Perfect Desk Posture



Sitting in front of a computer screen eight hours a day (or more) five days a week can take its toll on your body. Tension in the neck, back, shoulders or wrists are some of the common problems that plague desk-bound workers. There are simple and efficient ways to prevent these aches and reduce the risks of developing related health problems or injuries; the secret lies in adequate desk posture. Read on for tips on making your workspace more ergonomically correct.

Chair and Sitting Position
– Adjust your chair height so that your feet rest flat on the floor. Use a footrest if they don’t reach.

– Sit as far back as possible in your chair. If you have a lumbar support, it should fit in the small of your back. Your torso should form a 95 to 110 degree angle with your thighs; adjust the incline accordingly.

– Sit with your thighs parallel to the floor and fully supported by the seat pan—you should be able to fit 3 to 4 fingers between the edge of the seat and the back of your knees. Your knees should be bent at a right angle (90 degrees).

– Adjust the arm-rests (if any), so they are at elbow level when your shoulders are in a relaxed position.

Computer Monitor
– Place your monitor at arm’s length (20 to 30 inches) directly in front on you.

– Adjust the height of your monitor so that your natural eye level is within the top 1/3 of the screen.

– Your head should not be tilted forward or back.

– Use an anti-glare filter to reduce eye strain if your screen has a highly reflective surface.

– Avoid squinting. If you can’t see clearly try cleaning your screen, changing its resolution, or adjusting the brightness. If these steps don’t help, consult an optometrist.

Mouse and Keyboard
– Relax your shoulders and let your arms hang to the sides. Raise your wrists to elbow height until your forearms are parallel to the floor. Your keyboard should be positioned around this point.

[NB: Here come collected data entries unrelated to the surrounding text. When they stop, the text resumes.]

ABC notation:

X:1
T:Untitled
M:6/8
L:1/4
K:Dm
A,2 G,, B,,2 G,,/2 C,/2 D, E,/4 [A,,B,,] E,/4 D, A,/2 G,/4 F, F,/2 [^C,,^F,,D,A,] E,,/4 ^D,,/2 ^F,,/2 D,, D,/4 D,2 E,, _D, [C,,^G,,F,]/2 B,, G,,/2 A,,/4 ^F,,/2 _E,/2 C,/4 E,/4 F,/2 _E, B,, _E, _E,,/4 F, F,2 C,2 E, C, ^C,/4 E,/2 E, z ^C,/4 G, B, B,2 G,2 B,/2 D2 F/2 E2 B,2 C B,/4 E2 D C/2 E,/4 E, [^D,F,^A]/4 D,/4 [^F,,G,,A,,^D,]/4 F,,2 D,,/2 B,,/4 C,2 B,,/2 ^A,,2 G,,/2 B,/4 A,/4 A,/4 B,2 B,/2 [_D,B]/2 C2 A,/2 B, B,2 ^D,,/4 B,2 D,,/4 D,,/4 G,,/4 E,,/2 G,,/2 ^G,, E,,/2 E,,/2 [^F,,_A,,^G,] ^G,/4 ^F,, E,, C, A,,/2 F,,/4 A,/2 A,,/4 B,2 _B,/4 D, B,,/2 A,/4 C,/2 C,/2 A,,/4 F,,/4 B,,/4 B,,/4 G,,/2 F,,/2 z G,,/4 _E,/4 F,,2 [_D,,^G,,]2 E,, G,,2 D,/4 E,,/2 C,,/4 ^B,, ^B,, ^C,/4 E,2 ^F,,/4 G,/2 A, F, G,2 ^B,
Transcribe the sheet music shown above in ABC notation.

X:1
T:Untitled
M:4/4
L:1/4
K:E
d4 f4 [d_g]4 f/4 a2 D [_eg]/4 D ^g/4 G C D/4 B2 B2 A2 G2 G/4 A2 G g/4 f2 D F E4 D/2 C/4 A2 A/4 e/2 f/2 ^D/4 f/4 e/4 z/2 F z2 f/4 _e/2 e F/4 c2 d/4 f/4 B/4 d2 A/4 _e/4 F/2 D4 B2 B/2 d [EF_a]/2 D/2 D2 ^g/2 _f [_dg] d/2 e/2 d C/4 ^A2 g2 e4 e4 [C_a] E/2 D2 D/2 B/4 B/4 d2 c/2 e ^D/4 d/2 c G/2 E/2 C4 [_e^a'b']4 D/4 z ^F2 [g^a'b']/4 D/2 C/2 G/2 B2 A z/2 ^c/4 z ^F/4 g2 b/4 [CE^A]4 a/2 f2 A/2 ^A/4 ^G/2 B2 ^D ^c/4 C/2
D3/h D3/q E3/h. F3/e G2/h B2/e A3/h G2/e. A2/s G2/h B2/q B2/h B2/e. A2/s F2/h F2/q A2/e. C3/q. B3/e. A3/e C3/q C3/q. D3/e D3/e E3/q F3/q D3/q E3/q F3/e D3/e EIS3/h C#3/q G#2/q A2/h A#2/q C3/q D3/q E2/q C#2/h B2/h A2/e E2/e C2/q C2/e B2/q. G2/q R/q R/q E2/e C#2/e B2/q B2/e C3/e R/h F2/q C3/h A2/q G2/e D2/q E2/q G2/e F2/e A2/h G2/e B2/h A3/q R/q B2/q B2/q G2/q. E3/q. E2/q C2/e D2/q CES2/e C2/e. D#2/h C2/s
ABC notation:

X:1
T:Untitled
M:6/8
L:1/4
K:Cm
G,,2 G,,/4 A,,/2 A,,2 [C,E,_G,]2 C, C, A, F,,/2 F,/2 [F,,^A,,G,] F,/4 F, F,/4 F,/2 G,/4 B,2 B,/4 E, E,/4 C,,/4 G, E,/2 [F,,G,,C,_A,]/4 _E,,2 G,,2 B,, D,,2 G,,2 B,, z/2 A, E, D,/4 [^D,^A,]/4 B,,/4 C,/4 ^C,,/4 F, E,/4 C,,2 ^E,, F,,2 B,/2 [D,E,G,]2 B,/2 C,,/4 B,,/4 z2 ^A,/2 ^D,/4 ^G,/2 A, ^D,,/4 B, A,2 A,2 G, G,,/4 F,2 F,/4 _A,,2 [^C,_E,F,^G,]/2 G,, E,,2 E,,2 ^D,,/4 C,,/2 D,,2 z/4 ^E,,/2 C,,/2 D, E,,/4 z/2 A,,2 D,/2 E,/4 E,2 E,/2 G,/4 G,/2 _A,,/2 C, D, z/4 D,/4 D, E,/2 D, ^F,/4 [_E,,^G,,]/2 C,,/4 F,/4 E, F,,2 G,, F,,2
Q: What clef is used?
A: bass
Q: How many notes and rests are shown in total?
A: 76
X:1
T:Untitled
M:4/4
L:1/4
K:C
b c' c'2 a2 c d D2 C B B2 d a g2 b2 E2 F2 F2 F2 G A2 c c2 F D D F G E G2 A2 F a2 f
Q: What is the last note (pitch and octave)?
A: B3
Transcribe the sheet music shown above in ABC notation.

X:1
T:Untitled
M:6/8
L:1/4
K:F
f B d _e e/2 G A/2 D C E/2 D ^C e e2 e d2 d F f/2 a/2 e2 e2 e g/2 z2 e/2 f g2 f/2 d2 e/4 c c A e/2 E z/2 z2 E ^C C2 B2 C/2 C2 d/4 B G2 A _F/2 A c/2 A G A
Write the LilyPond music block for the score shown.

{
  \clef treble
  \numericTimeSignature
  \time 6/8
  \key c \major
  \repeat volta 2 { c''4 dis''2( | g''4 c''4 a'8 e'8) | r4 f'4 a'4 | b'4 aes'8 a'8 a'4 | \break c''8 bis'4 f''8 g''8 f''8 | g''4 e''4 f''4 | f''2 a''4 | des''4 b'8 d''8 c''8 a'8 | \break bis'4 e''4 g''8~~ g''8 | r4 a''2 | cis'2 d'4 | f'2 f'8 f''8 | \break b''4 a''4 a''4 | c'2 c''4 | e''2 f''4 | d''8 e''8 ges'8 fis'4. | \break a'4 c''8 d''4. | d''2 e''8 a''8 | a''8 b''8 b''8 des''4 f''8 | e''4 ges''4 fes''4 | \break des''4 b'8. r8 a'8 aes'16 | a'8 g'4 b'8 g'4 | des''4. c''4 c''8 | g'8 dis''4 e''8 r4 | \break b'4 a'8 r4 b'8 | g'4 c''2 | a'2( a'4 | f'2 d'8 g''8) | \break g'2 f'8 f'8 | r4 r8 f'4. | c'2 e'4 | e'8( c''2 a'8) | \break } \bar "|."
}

– Keep your wrists straight; not angled up, down or sideways. If needed, use a gel or foam wrist rest for support.

– Choose a mouse that fits your hand; one that isn’t too big or too small.

– Place your mouse right next to your keyboard, as close to it as possible to avoid rotating your shoulder.

– Try using your entire arm when moving the mouse instead of just the wrist.

Helpful hints
– Change positions throughout the day to give your eyes a break and clear your head.

– Rest your eyes regularly by looking at a distant object for a few seconds.

– Take the time to stretch your muscles during the day.

– Stay hydrated: always keep a bottle of water with you.

– Keep often-used items close to you (phone, planner, etc.).

– Avoid crossing your legs not to cut off the blood flow.

– If you feel discomfort or pain after trying the abovementioned changes, don’t hesitate to consult an occupational therapist for an ergonomic assessment or a physical therapist for further treatment.